No trecho do texto sobre Maria Antonieta que vai de "Por exemplo, Maria" até "que é brioche?", troque "brioche" por "bolo" e apresente o trecho alterado.

* _Documento de origem_
....................
Por exemplo, Maria Antonieta. Na minha geração, o preconceito contra Maria Antonieta era uma coisa atroz: “Mulher dura, má, traidora, favorecia os austríacos! De uma beleza esplendorosa — era vista assim — que fazia com que todas as mulheres feias ficassem complexadas, pensando nela!”
Mas contavam que o povo faminto chegou a Versailles, e ela estava tão alheia às verdadeiras necessidades do povo que disse: “Então, se vocês não têm pão, comam brioche.” E ela nem sabia bem que brioche era mais caro que o pão; porque problema de dinheiro não existia para ela. Então deu um conselho que provava — assim diziam — como ela vivia alheia ao sofrimento do povo.
Eu me lembro de, ainda pequeno, perguntando para Dona Lucilia:
— Mas, mamãe, o que é brioche?
— Uns bolinhos excelentes.
Não cheguei a me perguntar por que ela não fazia brioche para eu comer. Até lá a gula não chegou… Mas vejam a provação para uma criança que ainda não sabe o que é brioche:
“Então as pessoas bonitas, alinhadas, estiladas, superiores não têm coração porque seguem demais regras e se endurecem com essas regras? Por que seguir a regra endurece e cega para a compaixão com os que não conseguiram seguir a regra? Então, seguir as regras é mau?”
....................
* _Dados_

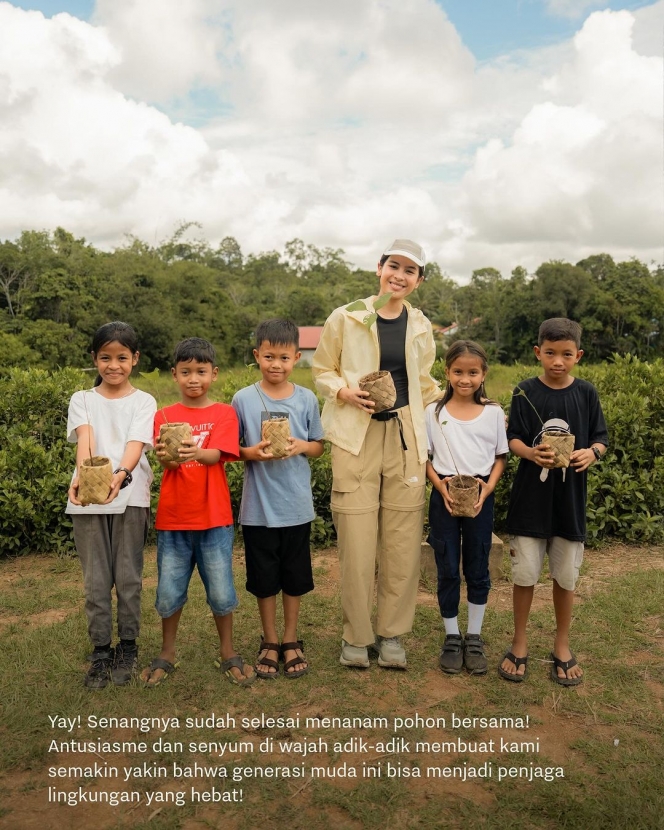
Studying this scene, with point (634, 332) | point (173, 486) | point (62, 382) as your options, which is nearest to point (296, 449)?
point (173, 486)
....................
* _Resposta esperada_
Por exemplo, Maria Antonieta. Na minha geração, o preconceito contra Maria Antonieta era uma coisa atroz: “Mulher dura, má, traidora, favorecia os austríacos! De uma beleza esplendorosa — era vista assim — que fazia com que todas as mulheres feias ficassem complexadas, pensando nela!”
Mas contavam que o povo faminto chegou a Versailles, e ela estava tão alheia às verdadeiras necessidades do povo que disse: “Então, se vocês não têm pão, comam bolo.” E ela nem sabia bem que bolo era mais caro que o pão; porque problema de dinheiro não existia para ela. Então deu um conselho que provava — assim diziam — como ela vivia alheia ao sofrimento do povo.
Eu me lembro de, ainda pequeno, perguntando para Dona Lucilia:
— Mas, mamãe, o que é bolo?